■ GIVEN EXERCISE A ■
Pick out each of the entries containing the string "comparing", and copy every such line in full.
+++ READING PASSAGE +++
Friday, 30 May 2014

Spinach & Asparagus with Paneer

Well, we are about 3 weeks behind in getting things into the garden, so as usual for May there isn't much time to cook or post! Still, I have that big package of paneer in the fridge, and spinach and asparagus from the garden, and a ton of garlic left from last year to use here it goes, and very good too. You could serve this with rice, or pasta, or even on toast.

4 servings
1 hour prep time

Spinach & Asparagus with Paneer

1 teaspoon cumin seed
2 teaspoons coriander seed

1/4 teaspoon black peppercorns
3/4 teaspoon salt
1/8 to 1/4 teaspoon Aleppo pepper
2 tablespoons finely minced fresh ginger
4 to 5 cloves of garlic, finely minced
1 bunch spinach (about 6 cups loosely packed)
250 grams ( 1/2 pound) asparagus
300 grams paneer
2 tablespoons mild vegtable oil
1 cup yogurt
1 teaspoon arrowroot or cornstarch

Toast the cumin seed, coriander seed, and black peppercorns in a dry skillet until fragrant. Turn them into a dish to cool, then grind them. Mix them with the salt and Aleppo pepper and set aside.

Peel and mince the ginger and garlic. Wash the spinach, and pick it over, discarding any yellowed leaves or tough stems. Rinse again and drain it very well. Chop it roughly. Wash and trim the asparagus, and cut it into bite-sized pieces. Cut the paneer into bite-sized slices.

Use a little of the oil to grease a large, heavy skillet. Heat it over medium-high heat, then cook the paneer pieces for a few minutes on each side, until well browned. Remove them and set them aside.

Add the remaining oil (about 1 1/2 tablespoons) to the pan, and cook the asparagus until it just turns colour to a brighter green. Add the ginger, garlic, and spices, and mix in well, cooking for another minute or two. Add the very well drained spinach, and cook until it is completely wilted, turning it and mixing it to cook it evenly.
+++
■ GIVEN EXERCISE B ■
Reproduce a passage of the spinach and asparagus recipe word for word, starting at "Friday, 30 May" and ending at "even on toast.".
+++ RAW RECORDS +++
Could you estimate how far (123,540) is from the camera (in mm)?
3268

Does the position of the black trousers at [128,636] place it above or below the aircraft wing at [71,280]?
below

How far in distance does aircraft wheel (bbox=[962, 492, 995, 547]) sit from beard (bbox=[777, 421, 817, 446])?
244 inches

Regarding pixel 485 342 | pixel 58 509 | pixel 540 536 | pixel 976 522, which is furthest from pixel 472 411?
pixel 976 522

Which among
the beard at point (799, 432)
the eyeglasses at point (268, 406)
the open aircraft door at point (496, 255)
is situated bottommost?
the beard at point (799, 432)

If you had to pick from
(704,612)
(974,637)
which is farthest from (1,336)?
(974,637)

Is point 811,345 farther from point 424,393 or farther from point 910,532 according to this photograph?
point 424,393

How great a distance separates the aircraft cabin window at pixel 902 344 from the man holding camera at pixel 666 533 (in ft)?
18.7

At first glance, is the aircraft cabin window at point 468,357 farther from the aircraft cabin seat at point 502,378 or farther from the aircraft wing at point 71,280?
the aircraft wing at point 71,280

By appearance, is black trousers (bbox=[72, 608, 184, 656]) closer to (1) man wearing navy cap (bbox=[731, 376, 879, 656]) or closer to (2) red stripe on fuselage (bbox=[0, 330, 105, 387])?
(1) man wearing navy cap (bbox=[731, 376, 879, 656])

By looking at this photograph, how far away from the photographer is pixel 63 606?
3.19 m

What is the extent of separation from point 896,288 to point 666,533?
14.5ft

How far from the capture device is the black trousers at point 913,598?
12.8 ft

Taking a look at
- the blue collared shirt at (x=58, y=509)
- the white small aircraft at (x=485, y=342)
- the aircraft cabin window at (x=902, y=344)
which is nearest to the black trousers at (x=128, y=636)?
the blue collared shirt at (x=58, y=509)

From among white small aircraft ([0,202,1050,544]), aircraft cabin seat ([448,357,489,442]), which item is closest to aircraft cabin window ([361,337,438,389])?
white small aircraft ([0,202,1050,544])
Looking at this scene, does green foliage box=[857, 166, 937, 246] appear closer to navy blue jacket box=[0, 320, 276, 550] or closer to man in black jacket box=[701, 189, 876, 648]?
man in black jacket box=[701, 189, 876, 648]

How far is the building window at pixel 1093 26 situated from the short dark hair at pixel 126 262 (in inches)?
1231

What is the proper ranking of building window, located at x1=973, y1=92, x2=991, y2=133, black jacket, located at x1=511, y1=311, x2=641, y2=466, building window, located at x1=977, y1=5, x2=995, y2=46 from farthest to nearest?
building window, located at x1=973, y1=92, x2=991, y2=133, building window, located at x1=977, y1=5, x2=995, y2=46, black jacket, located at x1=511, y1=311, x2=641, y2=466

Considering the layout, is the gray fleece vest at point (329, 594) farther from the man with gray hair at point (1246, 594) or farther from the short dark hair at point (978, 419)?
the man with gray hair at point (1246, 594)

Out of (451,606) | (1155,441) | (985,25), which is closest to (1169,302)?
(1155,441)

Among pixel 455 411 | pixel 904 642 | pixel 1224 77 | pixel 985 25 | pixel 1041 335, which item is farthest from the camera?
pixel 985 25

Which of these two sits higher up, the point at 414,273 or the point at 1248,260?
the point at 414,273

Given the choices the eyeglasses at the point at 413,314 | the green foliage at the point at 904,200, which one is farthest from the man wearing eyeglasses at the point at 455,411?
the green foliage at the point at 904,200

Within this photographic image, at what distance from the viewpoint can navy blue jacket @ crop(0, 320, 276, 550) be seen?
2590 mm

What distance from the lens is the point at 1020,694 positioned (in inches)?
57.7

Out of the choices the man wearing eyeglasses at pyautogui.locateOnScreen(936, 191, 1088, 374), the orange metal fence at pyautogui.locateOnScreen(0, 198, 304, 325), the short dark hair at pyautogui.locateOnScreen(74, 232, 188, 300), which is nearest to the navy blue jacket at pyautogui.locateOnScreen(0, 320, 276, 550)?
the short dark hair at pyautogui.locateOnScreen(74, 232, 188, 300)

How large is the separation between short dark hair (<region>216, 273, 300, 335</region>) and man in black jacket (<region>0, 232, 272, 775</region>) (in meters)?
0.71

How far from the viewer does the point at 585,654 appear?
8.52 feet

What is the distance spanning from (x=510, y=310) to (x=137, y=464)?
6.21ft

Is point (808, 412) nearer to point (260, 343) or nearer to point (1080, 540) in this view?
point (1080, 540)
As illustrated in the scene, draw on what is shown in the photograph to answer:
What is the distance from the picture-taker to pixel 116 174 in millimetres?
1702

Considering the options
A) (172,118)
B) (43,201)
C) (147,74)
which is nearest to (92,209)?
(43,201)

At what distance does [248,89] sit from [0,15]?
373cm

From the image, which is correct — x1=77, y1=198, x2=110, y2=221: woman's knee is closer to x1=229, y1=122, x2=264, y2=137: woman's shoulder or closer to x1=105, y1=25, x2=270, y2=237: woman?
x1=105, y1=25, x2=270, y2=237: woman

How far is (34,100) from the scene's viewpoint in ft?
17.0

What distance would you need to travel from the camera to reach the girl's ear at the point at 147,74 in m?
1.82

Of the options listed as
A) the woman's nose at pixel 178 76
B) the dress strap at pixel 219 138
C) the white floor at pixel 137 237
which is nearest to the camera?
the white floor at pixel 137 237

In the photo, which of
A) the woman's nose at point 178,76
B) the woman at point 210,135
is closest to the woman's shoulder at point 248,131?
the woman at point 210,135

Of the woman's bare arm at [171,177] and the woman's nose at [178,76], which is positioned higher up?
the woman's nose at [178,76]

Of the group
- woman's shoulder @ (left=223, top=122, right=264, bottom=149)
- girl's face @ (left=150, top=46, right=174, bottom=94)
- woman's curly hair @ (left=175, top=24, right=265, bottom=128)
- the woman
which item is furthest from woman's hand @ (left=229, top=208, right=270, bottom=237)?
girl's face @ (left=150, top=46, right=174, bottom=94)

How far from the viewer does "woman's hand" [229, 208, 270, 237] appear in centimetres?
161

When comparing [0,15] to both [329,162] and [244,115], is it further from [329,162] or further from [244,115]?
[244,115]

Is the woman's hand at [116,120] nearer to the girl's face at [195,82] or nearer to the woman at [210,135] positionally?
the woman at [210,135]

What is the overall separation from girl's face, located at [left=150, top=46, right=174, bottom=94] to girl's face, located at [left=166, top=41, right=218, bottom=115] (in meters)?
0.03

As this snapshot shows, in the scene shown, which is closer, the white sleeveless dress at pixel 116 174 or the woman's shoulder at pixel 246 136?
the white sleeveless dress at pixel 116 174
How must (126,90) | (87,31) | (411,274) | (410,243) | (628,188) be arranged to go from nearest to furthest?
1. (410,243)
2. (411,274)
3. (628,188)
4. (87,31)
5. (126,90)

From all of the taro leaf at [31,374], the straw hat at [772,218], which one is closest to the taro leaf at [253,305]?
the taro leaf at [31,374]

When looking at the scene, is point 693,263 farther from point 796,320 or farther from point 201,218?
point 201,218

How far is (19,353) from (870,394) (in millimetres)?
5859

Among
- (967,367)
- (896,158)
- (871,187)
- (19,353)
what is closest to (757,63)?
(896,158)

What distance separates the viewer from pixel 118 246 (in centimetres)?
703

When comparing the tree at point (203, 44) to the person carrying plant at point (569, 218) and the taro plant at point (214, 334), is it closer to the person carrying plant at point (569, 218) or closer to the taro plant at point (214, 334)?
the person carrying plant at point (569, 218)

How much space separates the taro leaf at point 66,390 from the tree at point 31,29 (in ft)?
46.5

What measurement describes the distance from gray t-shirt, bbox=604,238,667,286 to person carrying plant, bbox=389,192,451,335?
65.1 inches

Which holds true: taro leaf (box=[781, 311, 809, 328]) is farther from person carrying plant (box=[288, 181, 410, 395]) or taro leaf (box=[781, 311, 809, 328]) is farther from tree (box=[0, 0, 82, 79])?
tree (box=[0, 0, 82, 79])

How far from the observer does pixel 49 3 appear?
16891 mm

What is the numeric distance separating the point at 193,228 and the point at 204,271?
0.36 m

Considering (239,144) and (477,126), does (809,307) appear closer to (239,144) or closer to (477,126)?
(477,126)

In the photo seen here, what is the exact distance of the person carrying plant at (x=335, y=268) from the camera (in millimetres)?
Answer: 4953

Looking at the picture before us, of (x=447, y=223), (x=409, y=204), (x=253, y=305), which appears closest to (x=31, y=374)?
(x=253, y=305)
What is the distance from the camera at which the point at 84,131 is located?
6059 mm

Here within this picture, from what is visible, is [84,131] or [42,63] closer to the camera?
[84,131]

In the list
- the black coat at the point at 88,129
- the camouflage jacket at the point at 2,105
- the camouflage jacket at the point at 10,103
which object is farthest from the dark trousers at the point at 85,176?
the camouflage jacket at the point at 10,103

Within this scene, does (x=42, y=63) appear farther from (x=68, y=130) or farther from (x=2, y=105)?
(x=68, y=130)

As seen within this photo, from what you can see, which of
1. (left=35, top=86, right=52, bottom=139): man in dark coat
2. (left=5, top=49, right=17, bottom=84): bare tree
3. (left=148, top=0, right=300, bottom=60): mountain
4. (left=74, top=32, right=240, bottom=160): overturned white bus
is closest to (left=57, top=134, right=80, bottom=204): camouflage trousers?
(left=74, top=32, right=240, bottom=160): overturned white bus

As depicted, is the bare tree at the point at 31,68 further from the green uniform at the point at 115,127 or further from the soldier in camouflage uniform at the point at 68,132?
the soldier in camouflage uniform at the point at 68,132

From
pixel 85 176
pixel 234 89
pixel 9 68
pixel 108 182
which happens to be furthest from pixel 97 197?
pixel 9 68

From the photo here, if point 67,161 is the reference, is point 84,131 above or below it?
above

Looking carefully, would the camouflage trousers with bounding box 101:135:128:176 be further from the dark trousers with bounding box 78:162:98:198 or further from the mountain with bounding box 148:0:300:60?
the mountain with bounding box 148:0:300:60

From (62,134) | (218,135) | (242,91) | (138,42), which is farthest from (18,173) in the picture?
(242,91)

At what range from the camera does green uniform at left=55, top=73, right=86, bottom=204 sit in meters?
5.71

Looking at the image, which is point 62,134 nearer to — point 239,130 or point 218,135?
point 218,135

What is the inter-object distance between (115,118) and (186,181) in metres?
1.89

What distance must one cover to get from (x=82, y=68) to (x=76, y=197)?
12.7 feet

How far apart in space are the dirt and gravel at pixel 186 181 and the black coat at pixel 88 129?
+++
■ FULL OUTPUT A ■
When comparing [0,15] to both [329,162] and [244,115], is it further from [329,162] or further from [244,115]?
When comparing the tree at point (203, 44) to the person carrying plant at point (569, 218) and the taro plant at point (214, 334), is it closer to the person carrying plant at point (569, 218) or closer to the taro plant at point (214, 334)?

■ FULL OUTPUT B ■
Friday, 30 May 2014

Spinach & Asparagus with Paneer

Well, we are about 3 weeks behind in getting things into the garden, so as usual for May there isn't much time to cook or post! Still, I have that big package of paneer in the fridge, and spinach and asparagus from the garden, and a ton of garlic left from last year to use here it goes, and very good too. You could serve this with rice, or pasta, or even on toast.